Trabajo a realizar |
(a) Imprime el pasaje del texto sobre Baltazar Aguirre que va de “Aguirre nació en” a “de propiedades rurales.”, ambos inclusive.
(b) Prosigue la redacción del texto sobre Baltazar Aguirre a partir de su última oración.

Texto proporcionado |
_ _ _ _ _ _ _

Baltazar Aguirre fue el primero que intentó modernizar la industria azucarera, equipando un ingenio con máquinas a vapor. Se asoció al efecto con el general Justo José de Urquiza, pero todos sus cálculos fallaron.
Hablando de un antepasado, decía Borges que “como a casi todos los hombres, le tocaron malos tiempos para vivir”. Es una apreciación que conviene perfectamente al caso de Baltazar Aguirre. Fue un visionario, pero los tiempos resultaron siempre malos para sus ideas y para sus empresas. La suerte le volvió empecinadamente la espalda.
Aguirre nació en Tucumán en 1809, y el 6 de enero lo bautizó en la Matriz un congresal de la Independencia, el doctor Pedro Miguel Aráoz. Los padres eran Juan de Dios Aguirre y Francisca Ponce de León. Tenía varios hermanos: los varones Juan Manuel, Miguel y Telésforo, y las niñas Encarnación, Máxima, Saturnina, Genoveva y Justa Liberata. Era don Juan de Dios, peruano, hombre de buena posición, dueño de una pulpería y de propiedades rurales.
Alegre juventud
Baltazar fue el preferido. Su progenitor le entregó en vida un “establecimiento” en la Banda del Río Salí, con la condición de que afrontara “todos los adeudos” que lo gravaban. Eso le permitió vivir la juventud con desahogo. Cuando Juan Bautista Alberdi realizó, en 1834, su único viaje de regreso a Tucumán, narra que venía desde Córdoba, con Marco Avellaneda y Mariano Fragueiro, “en una diligencia o carruaje de cuatro ruedas, tirado por caballos, de propiedad privada de mi amigo y paisano don Baltazar Aguirre”.
Por esa época le gustaban las fiestas. Avellaneda escribía a Alberdi, en 1836, que esperaba con ansias a Aguirre: con él y con Marcos Paz, decía, “formaremos un triunvirato para restituir a este pueblo la alegría”. Pronto no pudo escapar al tiempo de definición política que se venía. Fue elegido diputado a la Sala de Representantes en noviembre de 1840. Ya estaba lanzada la Liga del Norte contra Rosas y Aguirre sumó resueltamente su concurso.

_ _ _ _ _ _ _

Información proporcionada |

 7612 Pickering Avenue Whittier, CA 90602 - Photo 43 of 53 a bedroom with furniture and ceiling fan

_ _ _ _ _ _ _

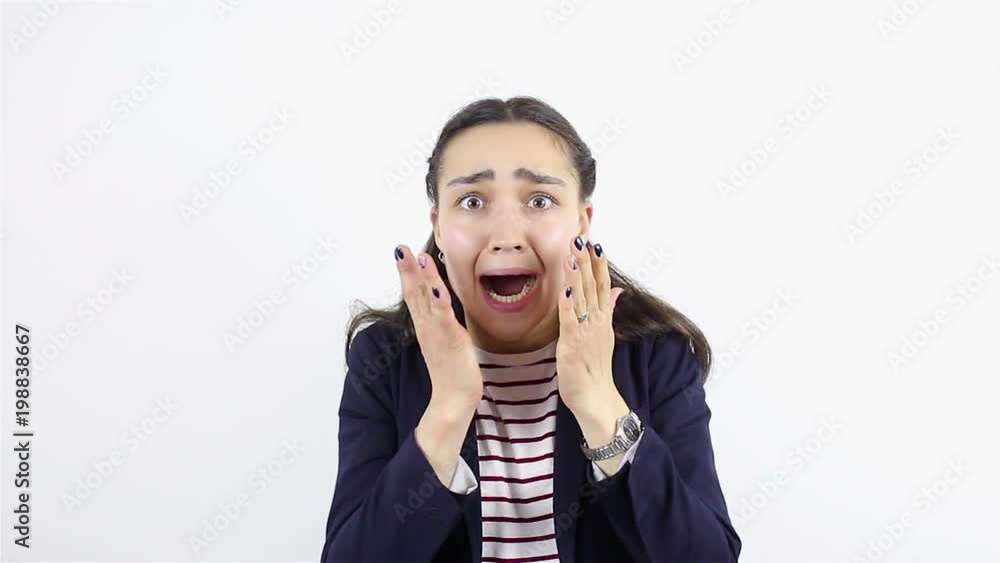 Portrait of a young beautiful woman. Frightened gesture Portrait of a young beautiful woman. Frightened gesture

_ _ _ _ _ _ _

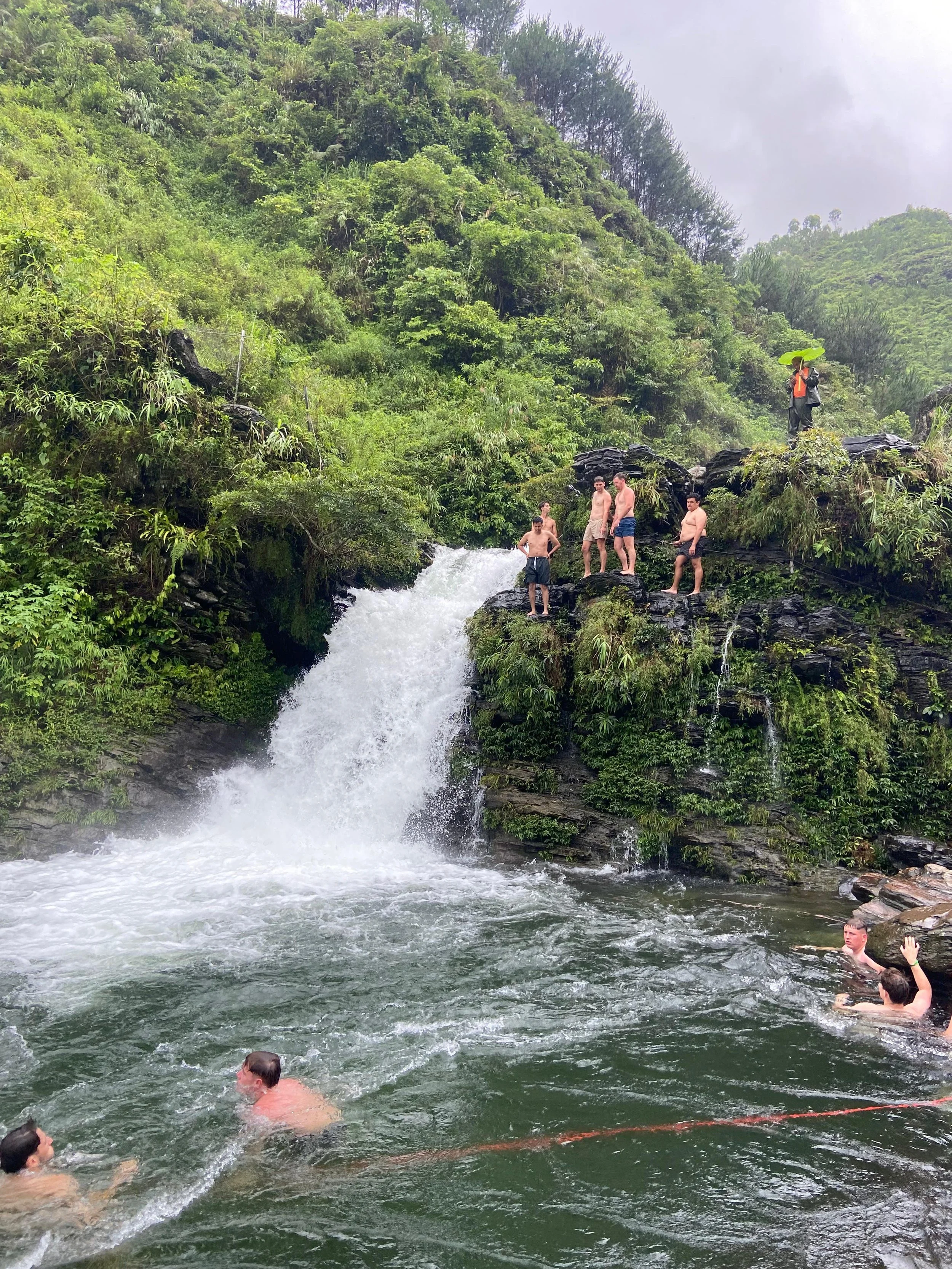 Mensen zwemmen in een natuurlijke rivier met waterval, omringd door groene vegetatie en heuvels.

_ _ _ _ _ _ _

Respuestas por tarea |
(a)
Aguirre nació en Tucumán en 1809, y el 6 de enero lo bautizó en la Matriz un congresal de la Independencia, el doctor Pedro Miguel Aráoz. Los padres eran Juan de Dios Aguirre y Francisca Ponce de León. Tenía varios hermanos: los varones Juan Manuel, Miguel y Telésforo, y las niñas Encarnación, Máxima, Saturnina, Genoveva y Justa Liberata. Era don Juan de Dios, peruano, hombre de buena posición, dueño de una pulpería y de propiedades rurales.

(b)
Años de exilio
Aplastada la coalición en 1841, en la batalla de Famaillá, fue incluido en la lista de “salvajes unitarios” con captura recomendada. Los oficiales rosistas embargaron su casa, “al poniente de la ciudad”, asi como el “establecimiento de la Banda”. El jefe federal, Manuel Oribe, recomendó al gobernador Celedonio Gutiérrez que, si se iban a arrendar las fincas de los “salvajes”, para la de Aguirre fuera preferido “el señor comandante Peña, atendiendo a los servicios que ha prestado a nuestra causa”. Oribe lo tenía entre ceja y ceja: en noviembre de 1841 informaba a Gutiérrez que Aguirre estaba entre los “salvajes” refugiados en Salta, y que se proponía reclamar su entrega al gobernador Miguel Otero.
Por esa época quedó claro el desorden de sus finanzas. Según su hermano Juan Manuel, Baltazar no sólo no pagó las deudas del establecimiento dado por el padre, sino que lo hipotecó a José Manuel Silva. Al morir don Juan de Dios, los herederos reclamaron la entrega del bien, por ser Baltazar deudor de la testamentaría. Y el juez hizo lugar al pedido.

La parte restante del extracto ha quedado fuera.